What you will do:
[A] Decide whether each statement below agrees with the passage on the modern data stack. For each, answer yes or no and quote the exact words of the passage that settle it. (i) Tools in the Modern Data Stack often use pay-as-you-go pricing. (ii) With the Modern Data Stack, every stack piece must come from a single vendor. (iii) The passage holds that in most cases a company would gain nothing from moving to a more modular stack.
[B] Continue the passage on the modern data stack, beginning right after its final sentence.

--- Given passage Enclosed Below ---

The Modern Data Stack: Does My Company Need One?

A data stack is a type of tech stack designed to facilitate data storage, access, and management. Many businesses are adopting a modern data stack to gather, store, transform, and analyze data. Each layer can help you reach your business goals. They enable you to gain insights from the vast amounts of data you gather during normal operations. This can, in turn, help you to be proactive in discovering growth opportunities.

The Modern Data Stack, or MDS, differs from legacy technologies. You can get a speedy start with little initial investment in the technology because they often use pay-as-you-go pricing models. Another benefit of the Modern Data Stack is that you are less likely to experience vendor lock-in. You can choose which vendor to work with for each stack piece, mixing and matching to assemble the best toolkit to suit your needs.

Where the Modern Data Stack Comes From

The paradigm shift from traditional data storage methods in on-premise data centers and other legacy data-management technologies to a more distributed modern approach with critical tools that comprise the modern data stack can appear complex and frustrating. This post aims to give you an overview of the roadmap your company would need to follow to implement modern data tooling at scale as you consider a modernized operational strategy. Perhaps more importantly, we’ll start by discussing the merits of the modern data stack to answer the question, “Does my Company need a Modern Data Stack?” We won’t keep you in suspense long because the basic answer to that question is that In most cases, you would benefit from the move to a more modular stack with granular control and centralized storage.

The precursor to this conversation is enlightening and may help you to see why the modern data stack’s evolution was inevitable and valuable. Let’s take a minute to consider the rise of the Modern Data Stack. In recent years an exciting conversation started taking place among data professionals. It sought to answer the reason behind the unbundling of services.

What Do Classified Ads Have To Do With Data Tooling?

This change parallels what we saw in online classified ads when people who once used Craigslist as a centralized place to seek services and goods in classified ads started to use more specialized businesses. In effect, modern services sprang up, endeavoring to do just one thing well, and instead of using one site for car buying, ride-sharing, dating, and finding houses to buy or rent, we now use websites and apps dedicated to each of these services. Gone were the days of the general-purpose tool for brown ads. The behavior of people using these tools reflected a shift in attitudes; smaller, more specialized, and modular services were doing a better job of meeting individuals’ needs.

--- End of Enclosed Given passage ---
--- Given data Enclosed Below ---

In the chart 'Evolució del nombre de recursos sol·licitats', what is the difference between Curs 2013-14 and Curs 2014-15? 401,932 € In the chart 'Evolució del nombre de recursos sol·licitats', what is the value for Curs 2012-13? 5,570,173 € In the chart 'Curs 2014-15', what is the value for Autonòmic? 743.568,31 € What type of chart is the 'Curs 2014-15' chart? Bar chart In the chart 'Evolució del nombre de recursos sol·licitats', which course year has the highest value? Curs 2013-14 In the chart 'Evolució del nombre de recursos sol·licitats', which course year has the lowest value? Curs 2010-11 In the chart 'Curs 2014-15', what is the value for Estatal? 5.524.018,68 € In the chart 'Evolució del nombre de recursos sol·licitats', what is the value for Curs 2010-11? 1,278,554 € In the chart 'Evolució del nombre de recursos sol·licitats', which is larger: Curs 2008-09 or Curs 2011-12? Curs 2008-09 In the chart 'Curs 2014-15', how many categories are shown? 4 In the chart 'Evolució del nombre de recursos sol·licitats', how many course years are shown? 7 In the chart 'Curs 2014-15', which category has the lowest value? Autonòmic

--- End of Enclosed Given data ---

Responses to the exercise:
[A]
(i) Yes: "because they often use pay-as-you-go pricing models"
(ii) No: "You can choose which vendor to work with for each stack piece"
(iii) No: "In most cases, you would benefit from the move to a more modular stack with granular control and centralized storage"

[B]
Likewise, while the modern version of data tooling is far more powerful, the core user experience is very similar. If you’re familiar with Craigslist, Zillow, Uber, AirBNB and Tinder might also feel quite familiar. If you’re familiar with legacy data, DBT, Snowflake, Airflow, Meltano, and others will also feel like parts of what you have seen before.

The Great Unbundling

So, we’ve established that data services became unbundled, but just how did data tools become a suite of choices to make? There is a natural division of functions within the data landscape, and each has associated modern tools. You’ll find the ingestion layer at the base, then transformation, storage, BI, and operational analytics. Some stacks still use orchestration tools, and other businesses forego those.

The most obvious benefit is that companies can adapt their stacks to various operational needs. Stacks, by their nature, are highly customizable. Most of these tools are uniquely focused on data engineers’ and analysts’ needs. A possible downside is that engineers and teams easily toss around specifics that can confuse those unfamiliar with the concepts. Developing an understanding of your business’s data needs may seem daunting. A data consulting agency like ours can help you make the right choices for your use case.

Does this feel like Patchwork?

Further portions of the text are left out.